### PROVIDED ENTRIES

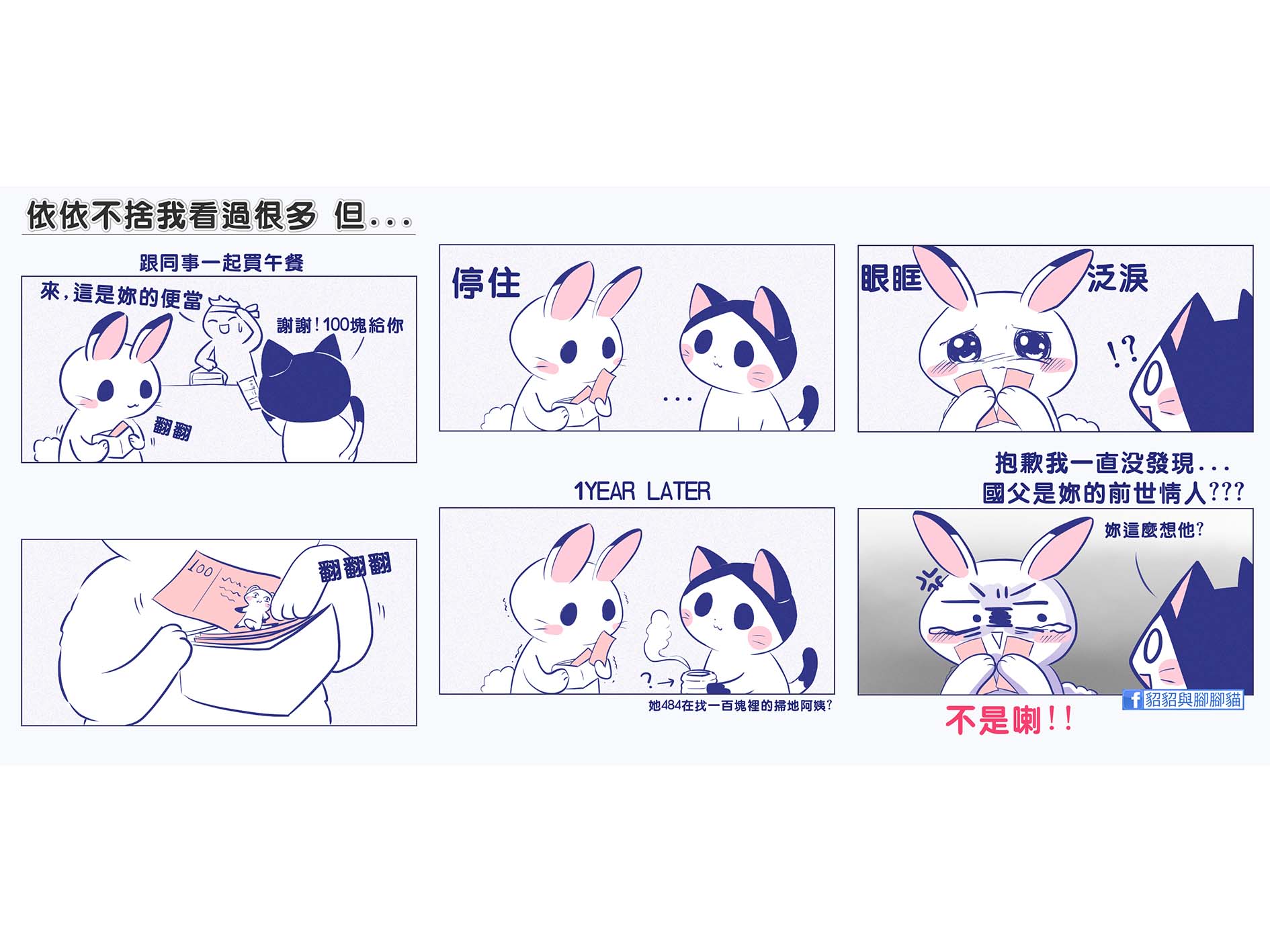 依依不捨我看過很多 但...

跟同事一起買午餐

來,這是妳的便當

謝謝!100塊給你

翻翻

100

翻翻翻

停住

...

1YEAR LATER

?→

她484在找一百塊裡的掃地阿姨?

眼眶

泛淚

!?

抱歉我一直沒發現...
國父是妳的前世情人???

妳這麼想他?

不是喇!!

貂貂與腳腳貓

######
### PROVIDED ENTRIES

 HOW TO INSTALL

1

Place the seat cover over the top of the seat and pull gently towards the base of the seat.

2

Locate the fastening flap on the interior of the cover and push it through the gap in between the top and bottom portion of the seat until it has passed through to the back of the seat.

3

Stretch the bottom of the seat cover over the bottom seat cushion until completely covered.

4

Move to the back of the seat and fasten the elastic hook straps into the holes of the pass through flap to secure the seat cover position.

######
### PROVIDED ENTRIES

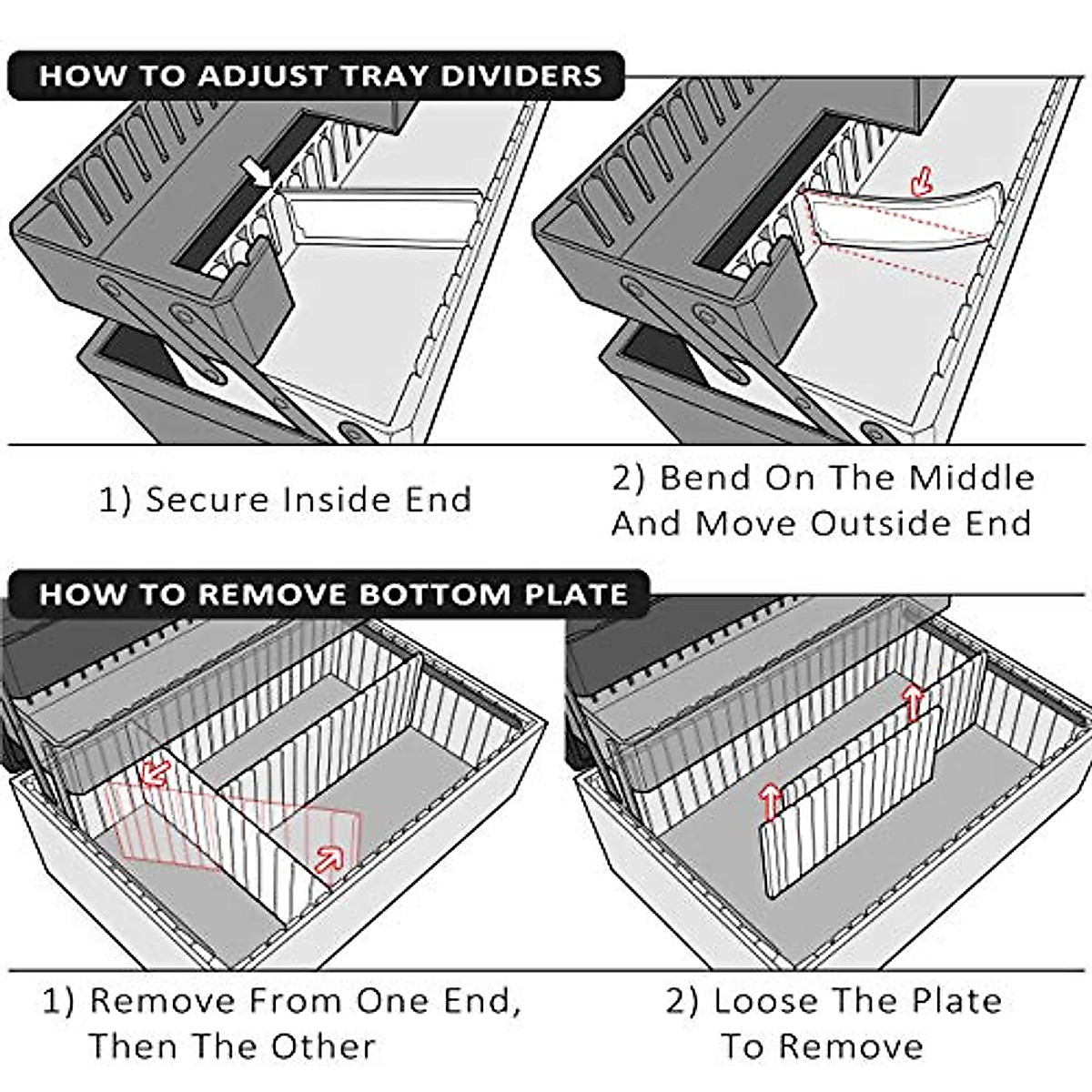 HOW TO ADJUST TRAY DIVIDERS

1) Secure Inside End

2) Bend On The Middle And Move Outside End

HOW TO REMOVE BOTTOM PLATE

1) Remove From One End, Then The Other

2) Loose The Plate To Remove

######

(EXERCISE OBJECTIVE):
A single figure is the whole answer here: the number of lines in the records above that include "flap".

(FINAL ANSWER):
2